▸ Text shown
···

The LoVetri Institute for Somatic Voicework™

The Human Condition

September 29, 2013 By Jeannette LoVetri

It is nearly impossible to ignore an accident. Even if you don’t want to stare, it is hard to take your eyes off something dramatic, unusual, powerful. Someone screaming on the street, a car crumpled in a heap, a powerful explosion’s leftover debris, a swirling mass of flood waters hurtling past, taking things along with it as it churns.

All of public performance, no matter what kind, is about being distinctive, memorable, different, unique. In order to be that you cannot also be nice, ordinary, OK, just fine, acceptable, typical, like the other people. You can’t.

Sweet lovely young people, older singers who have been around for a while, folks who tried to get out into the world and make it but did not, often do not understand that there is more to singing than just standing there and singing the words and the notes. Sure, you might sound OK and feel OK but why should I care unless you have the most amazing, unbelievable voice anyone has every heard and you would sound good reading the phone book.

Clarity in communication is only possible when the singer has something specific to say. You have to know what it is you are communicating or it won’t communicate. It won’t reach out to someone else in a way that is meaningful. It won’t make the person in the audience change their state of mind, their awareness, their emotions.

Emotions run communication whether we want to admit that or not. We remember emotions. Intellectual information might keep us fascinated and, perhaps if it is on a topic we much enjoy, it could keep us engaged, but, if it is just facts for facts sake, forgetting what is being discussed is very easy. We remember emotions! If someone was angry with us, or if we made someone cry, or we laughed so hard we cried, those events are more vivid and easier to recall years later, even if the trigger was something insignificant.

···

▸ Record extracts
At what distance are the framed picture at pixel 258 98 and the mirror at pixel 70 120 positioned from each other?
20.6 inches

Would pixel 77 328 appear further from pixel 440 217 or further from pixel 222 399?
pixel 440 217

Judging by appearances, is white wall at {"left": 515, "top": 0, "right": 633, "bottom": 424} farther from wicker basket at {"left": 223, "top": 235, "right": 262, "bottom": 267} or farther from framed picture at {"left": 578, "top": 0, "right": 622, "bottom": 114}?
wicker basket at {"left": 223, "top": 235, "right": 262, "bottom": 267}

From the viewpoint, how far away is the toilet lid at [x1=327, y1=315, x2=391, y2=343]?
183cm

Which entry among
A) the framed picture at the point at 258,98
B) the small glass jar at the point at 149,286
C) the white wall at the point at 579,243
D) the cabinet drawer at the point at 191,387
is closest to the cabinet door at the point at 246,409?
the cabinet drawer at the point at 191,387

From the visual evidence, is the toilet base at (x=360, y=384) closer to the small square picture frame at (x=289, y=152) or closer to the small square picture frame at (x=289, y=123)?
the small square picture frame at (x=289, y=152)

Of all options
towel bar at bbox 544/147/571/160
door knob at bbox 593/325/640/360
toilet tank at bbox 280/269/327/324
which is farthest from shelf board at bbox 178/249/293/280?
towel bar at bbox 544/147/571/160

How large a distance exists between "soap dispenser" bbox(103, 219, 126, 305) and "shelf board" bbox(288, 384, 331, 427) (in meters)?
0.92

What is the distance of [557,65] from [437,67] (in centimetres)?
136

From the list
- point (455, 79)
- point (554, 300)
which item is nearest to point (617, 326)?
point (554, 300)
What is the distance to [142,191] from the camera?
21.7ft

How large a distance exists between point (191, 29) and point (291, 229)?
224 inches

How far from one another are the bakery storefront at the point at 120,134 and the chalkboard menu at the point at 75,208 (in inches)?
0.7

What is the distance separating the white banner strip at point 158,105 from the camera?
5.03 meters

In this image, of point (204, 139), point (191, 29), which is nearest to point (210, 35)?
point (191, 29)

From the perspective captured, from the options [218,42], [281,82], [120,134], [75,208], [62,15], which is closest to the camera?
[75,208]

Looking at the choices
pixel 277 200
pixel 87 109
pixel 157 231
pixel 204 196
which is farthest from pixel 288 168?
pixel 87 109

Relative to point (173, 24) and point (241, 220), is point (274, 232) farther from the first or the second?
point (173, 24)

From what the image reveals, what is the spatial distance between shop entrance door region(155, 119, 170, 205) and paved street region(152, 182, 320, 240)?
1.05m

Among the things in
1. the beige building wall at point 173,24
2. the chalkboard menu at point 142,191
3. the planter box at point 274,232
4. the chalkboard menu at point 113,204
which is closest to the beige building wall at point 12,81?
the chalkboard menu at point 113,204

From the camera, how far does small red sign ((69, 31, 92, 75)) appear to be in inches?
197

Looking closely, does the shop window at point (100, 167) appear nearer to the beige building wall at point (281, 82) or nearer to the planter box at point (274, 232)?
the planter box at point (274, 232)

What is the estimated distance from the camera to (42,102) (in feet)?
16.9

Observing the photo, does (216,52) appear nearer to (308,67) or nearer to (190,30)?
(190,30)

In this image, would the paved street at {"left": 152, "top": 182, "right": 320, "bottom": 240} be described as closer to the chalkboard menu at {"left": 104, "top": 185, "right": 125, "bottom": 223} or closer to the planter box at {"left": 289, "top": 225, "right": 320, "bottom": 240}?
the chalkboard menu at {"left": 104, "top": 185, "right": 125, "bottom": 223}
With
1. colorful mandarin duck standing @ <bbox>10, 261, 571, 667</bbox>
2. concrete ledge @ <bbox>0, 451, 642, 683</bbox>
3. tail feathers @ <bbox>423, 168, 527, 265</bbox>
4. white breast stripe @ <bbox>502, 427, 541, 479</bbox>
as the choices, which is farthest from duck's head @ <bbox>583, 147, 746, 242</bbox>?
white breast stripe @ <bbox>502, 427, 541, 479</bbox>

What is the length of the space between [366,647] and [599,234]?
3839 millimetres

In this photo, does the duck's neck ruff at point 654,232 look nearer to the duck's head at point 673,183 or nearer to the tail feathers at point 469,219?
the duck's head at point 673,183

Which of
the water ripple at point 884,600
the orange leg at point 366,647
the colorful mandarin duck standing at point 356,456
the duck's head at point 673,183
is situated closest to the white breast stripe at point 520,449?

···

▸ Goals
1. In the article on singing and public performance, what must a singer have for clarity in communication to be possible?
2. Finish the next part of the article on singing and public performance, picking up after its final sentence.
The lines placed after the article come from a different source.

▸ Outputs in order
1. The singer must have something specific to say.

2.
So, if you are singing something ask yourself WHY am I singing this? Not why is the character in the song singing, no. Ask why you are singing the song. What does the song mean to you and why is that important? If it’s not important to you, the audience will agree that what you are singing about isn’t important and you don’t need that, believe me.

Your voice is only special when there is enough of you in it as to be easily and immediately recognizable. If you are singing in an almost whispered sound, I can’t tell if its you or the girl down the block. If you are busy singing every phrase softly and breathily, I don’t want to know if it’s you or the girl down the block, because you have put me to sleep.

Creativity means that you have to sing whatever it is you sing with an idea that it illuminates something about the human condition, shining a spotlight on it, spotlighting it, so that it can be seen for the first time in its depth. Singing like that requires work and there is precious little of it, and even less teaching of it, in this world. Don’t waste your music-making by sounding “good”. Make your songs about your clear intention to reveal the human condition through your art from your deeply personal perspective. Nothing else will do.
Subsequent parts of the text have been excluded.